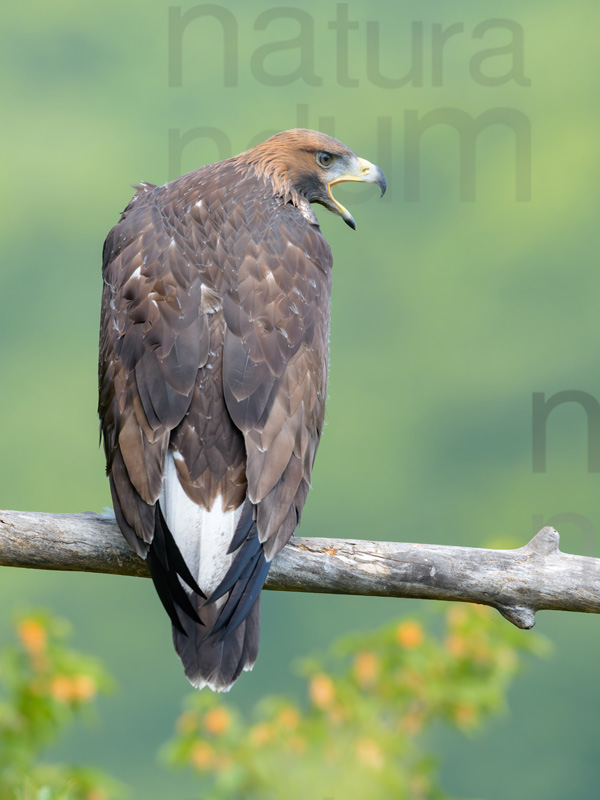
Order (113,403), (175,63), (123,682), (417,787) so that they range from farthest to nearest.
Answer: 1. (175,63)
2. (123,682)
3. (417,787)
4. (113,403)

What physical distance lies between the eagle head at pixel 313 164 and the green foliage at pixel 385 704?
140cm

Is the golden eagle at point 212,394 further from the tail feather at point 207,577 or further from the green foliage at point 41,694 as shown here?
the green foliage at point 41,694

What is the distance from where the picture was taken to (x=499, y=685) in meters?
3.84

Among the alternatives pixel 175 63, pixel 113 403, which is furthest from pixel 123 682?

____

### Exercise objective
Reproduce the full listing above word for word, but omit the pictures.

### Exercise output
Order (113,403), (175,63), (123,682), (417,787) so that they range from farthest to nearest.
Answer: 1. (175,63)
2. (123,682)
3. (417,787)
4. (113,403)

What physical distance lies between the eagle head at pixel 313 164 and the green foliage at pixel 385 704?
140cm

Is the golden eagle at point 212,394 further from the tail feather at point 207,577 or further from the green foliage at point 41,694 as shown here?
the green foliage at point 41,694

What is the distance from where the picture was taken to (x=499, y=685) in meters?
3.84

Among the alternatives pixel 175 63, pixel 113 403, which is furthest from pixel 123 682?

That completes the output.